A plant is considered "established" when it starts producing new growth in its environment. Perennials and shrubs may take a year or more to become fully established, and trees can take up to three years to become fully established.
Soil is the home of plant roots! The same way we all want a comfortable place to live, your plants want a cushy space to stretch out and settle in. Fortunately, plants don't need any fancy furniture or appliances—they just need appropriate drainage and enough nutrients to keep them sustained. Choosing the right soil mix is key for keeping your plant, and its roots, as happy as possible!
If you're a beginner plant parent, it's important to note that not all soil mixes are created equal. Succulents have different soil needs from vegetables, and orchids have different soil needs than roses. No matter what kind of plants you have, there's an ideal soil mix to go with it! At SummerWinds, we carry a variety of soil mixes by quality brands like E.B. Organics and FoxFarm. Learn more about our soil mixes and other soil products here.
Choosing a Pot
Drainage is key to ensure your plants don't sit in standing water, so a pot with drainage holes is crucial. If you're planting in pots, even the best soil mix and most consistent watering routine won't do much good if water can't drain from the pot. If you've fallen in love with a pot that doesn't have drainage holes, we recommend nestling the nursery pot inside so you can easily remove the plant and discard excess water as needed.
You can also try adding drainage holes on your own with a drill bit. To add drainage holes to metal or plastic containers, you can use a standard drill bit. For unglazed clay or terra cotta, opt for a masonry bit. Delicate materials, like porcelain or ceramic, are more difficult to drill into without breaking the pot, and a glass or tile drill bit should be used on these surfaces. Start with the smallest bit first and gradually increase the hole size with larger bits until the drainage holes allow water to pass through freely. Depending on the size of the container, two to four drainage holes are typically sufficient. Make sure the holes are positioned in the lowest areas of the pot, where water naturally pools.
When moving your plant into a new pot, you'll be handling the roots, so go slow and steady. Water the pot fifteen minutes to an hour before repotting; this makes the root ball easier to remove and reduces root stress during the transition. When it's time to repot, tilt the old pot to the side to slide out the root ball gently. Carefully massage the roots to loosen them and release old soil, using a light hand to avoid breakage. Plant according to nursery tag recommendations—or additional recommendations you may have received from one of our Trusted Garden Advisors—and finish by watering your plant again.
Organic & Synthetic Fertilizers
Roots are more than living drinking straws! They also absorb nutrients to "feed" your plants. Organic matter is important to maintaining healthy soil because it breaks down slowly and releases the nutrients your plants need to survive.

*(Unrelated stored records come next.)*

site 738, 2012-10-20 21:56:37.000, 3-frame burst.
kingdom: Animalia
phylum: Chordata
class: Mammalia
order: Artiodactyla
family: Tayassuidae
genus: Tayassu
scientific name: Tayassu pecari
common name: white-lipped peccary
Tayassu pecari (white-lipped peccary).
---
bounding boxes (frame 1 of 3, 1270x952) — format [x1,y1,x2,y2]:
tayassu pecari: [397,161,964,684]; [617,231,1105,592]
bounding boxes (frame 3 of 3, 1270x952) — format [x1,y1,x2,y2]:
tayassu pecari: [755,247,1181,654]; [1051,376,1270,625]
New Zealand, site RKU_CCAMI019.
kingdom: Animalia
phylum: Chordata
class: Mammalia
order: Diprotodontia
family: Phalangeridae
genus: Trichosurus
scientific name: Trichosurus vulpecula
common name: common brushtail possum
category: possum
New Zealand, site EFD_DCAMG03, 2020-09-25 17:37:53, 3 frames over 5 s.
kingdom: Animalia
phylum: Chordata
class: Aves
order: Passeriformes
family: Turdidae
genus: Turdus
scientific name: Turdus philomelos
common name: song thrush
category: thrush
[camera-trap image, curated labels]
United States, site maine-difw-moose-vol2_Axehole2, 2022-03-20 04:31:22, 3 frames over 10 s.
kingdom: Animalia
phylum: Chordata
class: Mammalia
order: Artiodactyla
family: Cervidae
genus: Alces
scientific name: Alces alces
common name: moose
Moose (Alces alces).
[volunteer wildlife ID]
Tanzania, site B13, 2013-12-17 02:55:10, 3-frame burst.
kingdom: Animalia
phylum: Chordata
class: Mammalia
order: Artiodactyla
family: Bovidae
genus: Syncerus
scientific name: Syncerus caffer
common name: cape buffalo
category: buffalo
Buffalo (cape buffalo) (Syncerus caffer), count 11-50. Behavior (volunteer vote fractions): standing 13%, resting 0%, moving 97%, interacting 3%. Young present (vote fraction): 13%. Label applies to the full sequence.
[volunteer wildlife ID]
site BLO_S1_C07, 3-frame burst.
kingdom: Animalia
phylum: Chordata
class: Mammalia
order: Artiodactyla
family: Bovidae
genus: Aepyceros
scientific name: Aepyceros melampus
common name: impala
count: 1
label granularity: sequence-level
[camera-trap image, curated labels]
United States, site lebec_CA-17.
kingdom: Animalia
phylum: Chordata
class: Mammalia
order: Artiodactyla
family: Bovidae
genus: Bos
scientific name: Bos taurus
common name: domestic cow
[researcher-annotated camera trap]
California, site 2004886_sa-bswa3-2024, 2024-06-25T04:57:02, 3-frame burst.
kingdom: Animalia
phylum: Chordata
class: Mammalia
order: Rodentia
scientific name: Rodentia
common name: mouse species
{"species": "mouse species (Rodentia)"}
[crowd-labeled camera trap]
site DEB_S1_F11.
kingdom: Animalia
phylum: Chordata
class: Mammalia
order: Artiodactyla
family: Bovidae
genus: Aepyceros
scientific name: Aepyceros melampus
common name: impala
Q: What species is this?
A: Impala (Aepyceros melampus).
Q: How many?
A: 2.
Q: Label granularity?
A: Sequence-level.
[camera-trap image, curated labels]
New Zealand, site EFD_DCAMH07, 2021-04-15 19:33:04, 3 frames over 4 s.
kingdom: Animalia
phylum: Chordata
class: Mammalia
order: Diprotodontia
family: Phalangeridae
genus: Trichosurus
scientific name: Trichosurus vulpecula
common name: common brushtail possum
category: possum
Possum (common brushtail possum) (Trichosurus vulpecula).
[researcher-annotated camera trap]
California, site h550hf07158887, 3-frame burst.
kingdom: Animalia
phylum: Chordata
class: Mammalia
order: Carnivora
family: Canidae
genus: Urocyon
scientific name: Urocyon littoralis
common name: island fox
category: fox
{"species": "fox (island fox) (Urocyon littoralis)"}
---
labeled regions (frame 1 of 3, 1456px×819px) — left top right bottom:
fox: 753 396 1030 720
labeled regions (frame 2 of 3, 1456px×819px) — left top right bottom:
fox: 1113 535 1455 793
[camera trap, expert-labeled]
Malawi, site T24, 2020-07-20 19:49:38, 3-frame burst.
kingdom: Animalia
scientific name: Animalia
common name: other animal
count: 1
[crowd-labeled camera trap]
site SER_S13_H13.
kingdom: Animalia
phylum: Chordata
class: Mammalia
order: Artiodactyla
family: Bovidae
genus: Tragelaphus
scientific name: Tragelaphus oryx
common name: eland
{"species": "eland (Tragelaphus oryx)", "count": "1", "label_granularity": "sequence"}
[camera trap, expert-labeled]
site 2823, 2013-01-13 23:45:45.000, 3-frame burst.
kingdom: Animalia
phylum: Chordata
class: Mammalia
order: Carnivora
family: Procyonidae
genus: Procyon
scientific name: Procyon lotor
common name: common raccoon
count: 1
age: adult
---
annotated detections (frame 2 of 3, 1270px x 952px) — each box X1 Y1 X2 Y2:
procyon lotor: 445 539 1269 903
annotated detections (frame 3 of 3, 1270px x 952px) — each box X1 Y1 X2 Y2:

For garden beds, we use many different kinds of organic matter to improve nutrient availability, tilth, and aeration in the soil, such as:
- Worm Castings
- Bat Guano
These nutrient-dense organic materials are great for feeding the soil of garden beds and borders, but they're often too slow-acting to feed potted plants. In pots, the soil and soil nutrients are very limited, so faster-acting synthetic fertilizers are sometimes needed to keep your plants well-fed. Just like with soil mixes, different fertilizers are appropriate for different plants. Consult with a SummerWinds team member to find the right fertilizers for you!
Keeping Roots Protected
After you've finished a new planting outdoors, your work is not done! Particularly here in the Arizona heat, your plants' roots will need protection from the sun. A generous layer of mulch helps prevent the evaporation of moisture from the soil, reduces weed competition, and insulates roots from our blazing summer weather. Apply a 2-3 inch layer around the root ball area, avoiding the stems of your plant. Choose an organic mulch, like wood chips, which break down over time and help build the soil quality.